Sick Around the World (2008)

56m; U.S.

Synopsis: In the Frontline documentary, Sick Around the World, T. R. Reid, a Washington Post correspondent, raises the controversial and timely issue of how America’s heath care system might be improved. The filmmakers chose to investigate healthcare in five advanced industrialized capitalist countries instead of nations where “socialized” medicine is the norm.
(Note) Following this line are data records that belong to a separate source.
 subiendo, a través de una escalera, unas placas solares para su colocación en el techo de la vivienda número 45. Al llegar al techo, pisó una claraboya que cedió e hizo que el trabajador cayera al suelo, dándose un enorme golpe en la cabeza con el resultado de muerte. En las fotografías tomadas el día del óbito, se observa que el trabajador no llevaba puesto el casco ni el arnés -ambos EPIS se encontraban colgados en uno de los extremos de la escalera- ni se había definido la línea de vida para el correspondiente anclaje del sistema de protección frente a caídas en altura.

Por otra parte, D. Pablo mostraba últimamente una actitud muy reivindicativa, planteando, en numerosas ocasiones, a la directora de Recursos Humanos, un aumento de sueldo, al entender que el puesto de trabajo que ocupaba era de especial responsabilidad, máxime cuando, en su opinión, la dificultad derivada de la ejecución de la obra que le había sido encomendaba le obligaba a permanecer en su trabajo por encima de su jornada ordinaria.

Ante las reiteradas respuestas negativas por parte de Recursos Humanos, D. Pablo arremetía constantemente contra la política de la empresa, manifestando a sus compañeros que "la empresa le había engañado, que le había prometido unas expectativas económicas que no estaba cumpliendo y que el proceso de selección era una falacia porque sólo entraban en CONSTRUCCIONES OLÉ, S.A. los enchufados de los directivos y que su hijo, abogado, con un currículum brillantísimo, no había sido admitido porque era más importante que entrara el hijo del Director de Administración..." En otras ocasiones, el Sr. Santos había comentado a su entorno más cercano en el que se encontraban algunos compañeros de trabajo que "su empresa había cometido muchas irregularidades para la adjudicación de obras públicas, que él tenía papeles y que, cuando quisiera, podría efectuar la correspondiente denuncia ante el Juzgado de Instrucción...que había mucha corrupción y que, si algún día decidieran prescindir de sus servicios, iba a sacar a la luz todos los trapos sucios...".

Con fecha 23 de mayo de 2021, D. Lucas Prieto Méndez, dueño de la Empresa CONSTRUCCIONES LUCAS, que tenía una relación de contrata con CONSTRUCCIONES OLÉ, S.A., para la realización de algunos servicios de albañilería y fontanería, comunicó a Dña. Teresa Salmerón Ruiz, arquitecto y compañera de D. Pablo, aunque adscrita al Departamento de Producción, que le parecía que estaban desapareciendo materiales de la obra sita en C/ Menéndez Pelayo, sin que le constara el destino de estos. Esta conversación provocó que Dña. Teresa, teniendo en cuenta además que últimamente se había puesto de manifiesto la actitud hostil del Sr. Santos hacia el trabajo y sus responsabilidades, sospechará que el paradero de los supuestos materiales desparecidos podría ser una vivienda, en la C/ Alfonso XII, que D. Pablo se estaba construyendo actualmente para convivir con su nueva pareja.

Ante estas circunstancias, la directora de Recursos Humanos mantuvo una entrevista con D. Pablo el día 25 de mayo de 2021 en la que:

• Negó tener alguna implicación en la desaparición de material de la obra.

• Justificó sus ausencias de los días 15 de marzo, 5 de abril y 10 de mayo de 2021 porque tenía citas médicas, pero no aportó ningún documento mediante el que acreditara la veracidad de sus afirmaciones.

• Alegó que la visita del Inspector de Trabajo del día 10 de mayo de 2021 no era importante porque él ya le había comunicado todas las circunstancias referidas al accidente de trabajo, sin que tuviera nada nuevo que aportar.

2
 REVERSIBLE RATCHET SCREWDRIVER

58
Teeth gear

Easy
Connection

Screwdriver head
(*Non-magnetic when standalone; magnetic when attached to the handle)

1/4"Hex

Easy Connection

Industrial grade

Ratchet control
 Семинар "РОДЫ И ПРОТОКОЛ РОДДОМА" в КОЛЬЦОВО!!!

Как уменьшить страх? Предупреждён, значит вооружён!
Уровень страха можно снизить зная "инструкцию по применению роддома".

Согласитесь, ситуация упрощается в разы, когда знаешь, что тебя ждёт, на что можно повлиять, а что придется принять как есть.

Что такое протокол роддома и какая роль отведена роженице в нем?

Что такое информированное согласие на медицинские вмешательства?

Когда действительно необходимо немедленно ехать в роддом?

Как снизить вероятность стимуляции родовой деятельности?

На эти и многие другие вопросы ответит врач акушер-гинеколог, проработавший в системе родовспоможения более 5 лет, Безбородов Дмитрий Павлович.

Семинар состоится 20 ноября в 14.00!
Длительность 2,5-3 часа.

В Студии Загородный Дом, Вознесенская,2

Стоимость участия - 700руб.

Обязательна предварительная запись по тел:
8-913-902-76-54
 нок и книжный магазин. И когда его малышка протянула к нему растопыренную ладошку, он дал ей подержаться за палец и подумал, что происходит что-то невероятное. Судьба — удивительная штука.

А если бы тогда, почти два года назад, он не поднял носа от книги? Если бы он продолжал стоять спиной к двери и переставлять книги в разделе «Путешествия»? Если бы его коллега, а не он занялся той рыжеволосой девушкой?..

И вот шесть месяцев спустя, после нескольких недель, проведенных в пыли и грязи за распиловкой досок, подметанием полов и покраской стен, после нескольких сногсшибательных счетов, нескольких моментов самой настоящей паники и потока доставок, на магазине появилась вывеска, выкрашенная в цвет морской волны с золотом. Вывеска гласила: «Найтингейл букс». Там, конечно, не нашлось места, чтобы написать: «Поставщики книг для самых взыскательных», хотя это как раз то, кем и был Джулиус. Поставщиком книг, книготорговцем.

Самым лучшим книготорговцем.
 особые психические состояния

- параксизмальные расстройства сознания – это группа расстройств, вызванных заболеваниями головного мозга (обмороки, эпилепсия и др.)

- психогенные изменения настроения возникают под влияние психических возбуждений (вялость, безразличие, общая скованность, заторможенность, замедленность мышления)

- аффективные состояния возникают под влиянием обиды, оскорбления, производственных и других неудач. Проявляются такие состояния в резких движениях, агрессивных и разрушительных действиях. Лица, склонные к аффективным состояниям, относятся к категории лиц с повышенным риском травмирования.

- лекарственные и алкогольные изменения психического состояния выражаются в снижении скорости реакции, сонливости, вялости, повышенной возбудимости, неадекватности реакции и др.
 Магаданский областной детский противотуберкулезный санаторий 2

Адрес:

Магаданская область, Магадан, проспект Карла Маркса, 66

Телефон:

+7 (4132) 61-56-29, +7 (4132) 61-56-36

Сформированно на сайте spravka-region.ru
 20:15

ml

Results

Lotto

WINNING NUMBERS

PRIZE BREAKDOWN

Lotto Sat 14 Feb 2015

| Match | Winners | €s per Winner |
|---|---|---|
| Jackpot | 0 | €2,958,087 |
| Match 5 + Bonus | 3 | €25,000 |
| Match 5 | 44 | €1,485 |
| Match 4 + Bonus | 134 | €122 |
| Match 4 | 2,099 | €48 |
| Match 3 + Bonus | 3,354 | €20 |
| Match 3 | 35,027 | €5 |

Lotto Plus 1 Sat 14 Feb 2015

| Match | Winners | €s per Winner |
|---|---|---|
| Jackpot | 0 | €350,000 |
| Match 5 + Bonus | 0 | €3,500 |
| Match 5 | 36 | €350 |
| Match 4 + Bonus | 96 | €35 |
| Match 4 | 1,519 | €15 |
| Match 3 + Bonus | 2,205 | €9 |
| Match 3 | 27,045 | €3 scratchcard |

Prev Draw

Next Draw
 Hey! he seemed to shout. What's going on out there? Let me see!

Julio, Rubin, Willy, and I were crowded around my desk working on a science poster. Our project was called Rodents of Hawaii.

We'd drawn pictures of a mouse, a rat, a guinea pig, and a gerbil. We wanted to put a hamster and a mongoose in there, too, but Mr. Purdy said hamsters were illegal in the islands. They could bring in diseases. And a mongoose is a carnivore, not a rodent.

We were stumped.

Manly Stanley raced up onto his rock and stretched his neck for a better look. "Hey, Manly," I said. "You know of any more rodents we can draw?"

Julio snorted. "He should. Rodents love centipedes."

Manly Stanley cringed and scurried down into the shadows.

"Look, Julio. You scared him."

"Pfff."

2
By providing Americans with valuable but little known information about the successes and failures of health care in the United Kingdom, Germany, Japan, Taiwan, and Switzerland, it offers a base of comparison for progressive health care reform in the U.S



The Hungry Miles (1954)

49m; Australia

Director: Jack Levy, Keith Gow

Synopsis: The Hungry Miles is a documentary made by the Waterside Workers Federation Film Unit. It documents industrial relations on the waterfront since the 1930s and includes dramatised scenes of working conditions during the Depression. It also recounts the background to the Federal Governments 1954 amendments to the Stevedoring Industry Act, which proposed to give shipowners the right to directly recruit wharf labour and bypass the union; shows workers demonstrating; contrasts the gap between industry and workers in the division of profits; and evokes the spirit of the Eureka Stockade in portraying the solidarity amongst waterside workers. It includes voice-over narration by Leonard Teale and employs an orchestral score.